With regard to small number of cases in our study an accurate evaluation of age effect in distribution of gastric cancers was impossible. However in a general analysis increasing prevalence of carcinomas of upper and middle third was a little more pronounced among the younger. This finding is against with other studies [6, 27].

Generally increasing prevalence of upper third adenocarcinomas in this study is similar to increasing incidence seen in the United States [6, 21, 63, 64], England [10, 11], Denmark [12], the Netherlands [13], Sweden [14], New Zealand [15], Norway [16], Slovakia [17], Austria [18] and France [65]. It was not seen in all areas of the world. In two important population-based studies – Corley's [26] and Botterweek's [25] study – the results were not consistent in different areas and this can be due to different risk factors. There are also some contradictory results in the same areas. For example in Japan in one 30 year period study no change in gastric cancer location was seen [24], but in two other studies increasing incidences of gastric cardia cancer were seen [19, 20].

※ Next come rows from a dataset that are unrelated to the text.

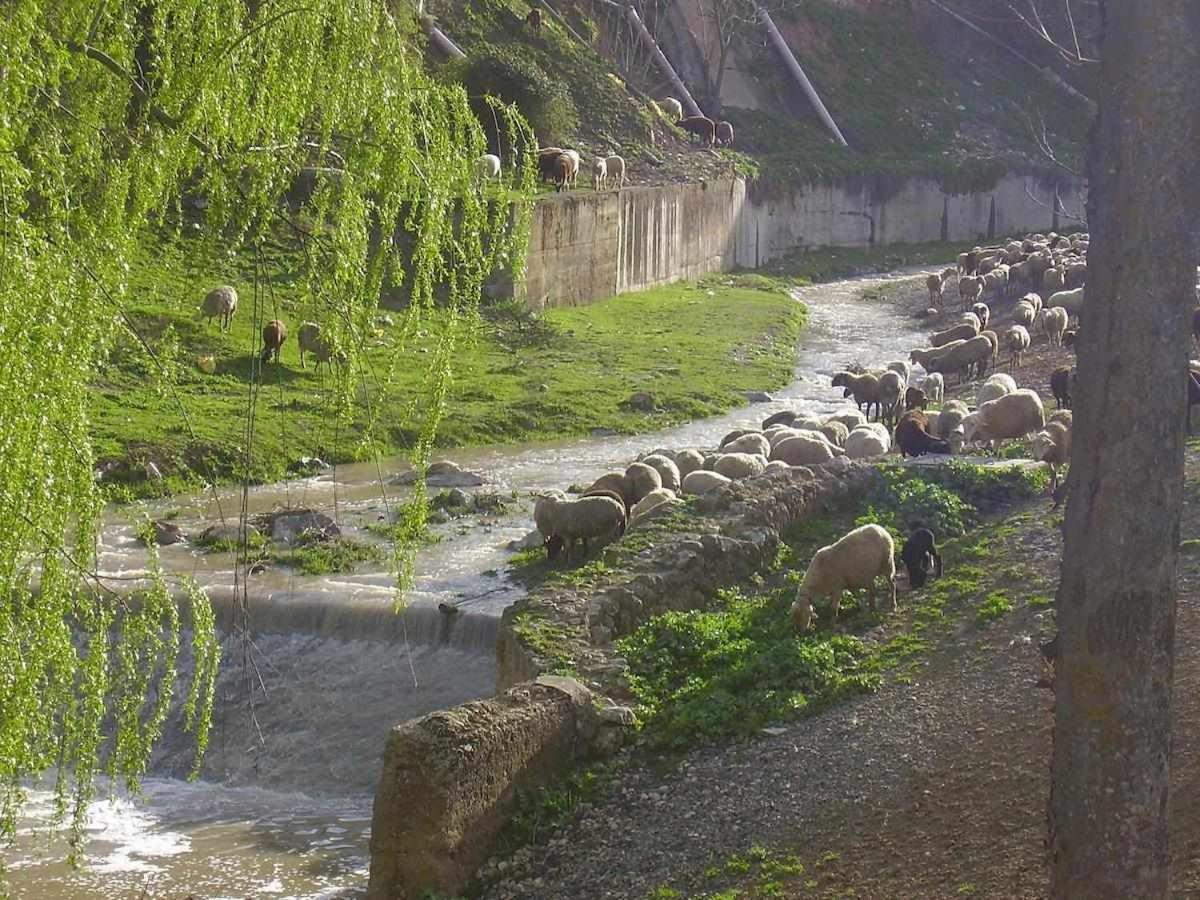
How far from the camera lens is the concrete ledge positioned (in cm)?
928

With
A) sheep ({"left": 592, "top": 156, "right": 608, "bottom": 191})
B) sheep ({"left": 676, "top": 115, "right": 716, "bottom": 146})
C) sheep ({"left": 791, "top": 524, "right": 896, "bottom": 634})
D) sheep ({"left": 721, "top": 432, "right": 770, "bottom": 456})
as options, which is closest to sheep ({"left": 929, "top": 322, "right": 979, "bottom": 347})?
sheep ({"left": 592, "top": 156, "right": 608, "bottom": 191})

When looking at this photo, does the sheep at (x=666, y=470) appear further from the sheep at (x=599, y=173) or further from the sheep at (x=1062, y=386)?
the sheep at (x=599, y=173)

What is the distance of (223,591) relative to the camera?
Answer: 15.7 m

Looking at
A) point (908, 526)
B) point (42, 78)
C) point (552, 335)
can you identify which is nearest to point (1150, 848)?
point (42, 78)

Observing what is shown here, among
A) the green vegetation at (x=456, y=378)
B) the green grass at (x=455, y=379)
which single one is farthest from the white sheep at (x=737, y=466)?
the green vegetation at (x=456, y=378)

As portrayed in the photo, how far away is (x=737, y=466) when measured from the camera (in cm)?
1847

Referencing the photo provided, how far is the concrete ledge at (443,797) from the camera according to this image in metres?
9.28

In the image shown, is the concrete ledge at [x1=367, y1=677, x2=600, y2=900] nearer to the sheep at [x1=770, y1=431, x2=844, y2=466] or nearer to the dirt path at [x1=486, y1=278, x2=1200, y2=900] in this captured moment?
the dirt path at [x1=486, y1=278, x2=1200, y2=900]

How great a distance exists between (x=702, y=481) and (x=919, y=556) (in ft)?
15.6

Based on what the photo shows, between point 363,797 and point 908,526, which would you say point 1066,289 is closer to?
point 908,526

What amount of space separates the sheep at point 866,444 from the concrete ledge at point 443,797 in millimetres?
10573

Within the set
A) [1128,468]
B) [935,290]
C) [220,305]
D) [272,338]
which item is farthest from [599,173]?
[1128,468]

Several studies have suggested that increasing incidence of proximal gastric cancers is seen in areas with low-risk for gastric cancer [23, 24], but our findings in Iran which is one of the regions with high frequency did not show this change, similar to some other studies in Japan[19, 20, 27].

In conclusion, our findings show an increasing prevalence of proximal gastric cancers in our center during the last four decades. These findings express the changing in life style and so the risk factors; however we should consider other factors such as misclassification, and probability of selection bias in this study in regard of a few numbers of cases. Therefore we recommend a confirmatory population-based study. There are also hypothesis about histological trends in gastric adenocarcinoma, so in regard of lacking such a study in Iran our next step will be analysis of histological trend in gastric adenocarcinoma.